Almost all the actors involved deliver first-rate performances. Brad Pitt does an admirable turn as a man haunted and infuriated by the shooting of his wife. He too often takes his rage out on the kind townsfolk helping him, foolishly assuming their ignorance and hostility where there is none. Rinko Kikuchi also does a fine job as the deaf Japanese girl acting out her teenage frustrations in the wake of a personal tragedy and her father’s involvement with the incident in Morocco. Most noteworthy are Boubker Ait El Caid and Soukayna Ait Boufakri, who play Yussef and Yamile, the two young Moroccan boys whose game leads to so much heartache. The actors capture the awkward sincerity of preteen boys perfectly in a way that transcends culture. The horrific realization of what they did, combined with their innocence and desperation, makes for some of the most compelling sequences and dialogue in the film. The heartbreak of their father, played by Mustapha Amhita, is also quite palpable.

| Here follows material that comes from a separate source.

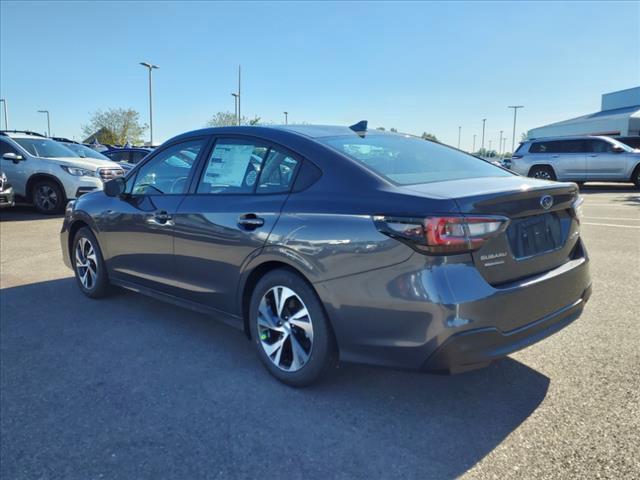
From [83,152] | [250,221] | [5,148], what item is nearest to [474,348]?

The film is not perfect. Cate Blanchett , one of the best actresses of her generation, is underused. More insight into the woman at the center of events could have provided even more depth to the story. The non-traditional story structure can also be frustrating for the uninitiated, but viewers are rewarded with definitive payoffs for playing close attention to it.
At times, “Babel” can be a difficult film to watch because of the intensity of the stories unfolding on the screen. Its stark depictions of the pain and fear that permeate the world of its characters is unflinching. But that makes director Alejandro González Iñárritu’s work here all that more compelling, leaving viewers with a film that will stick in their minds for a long time.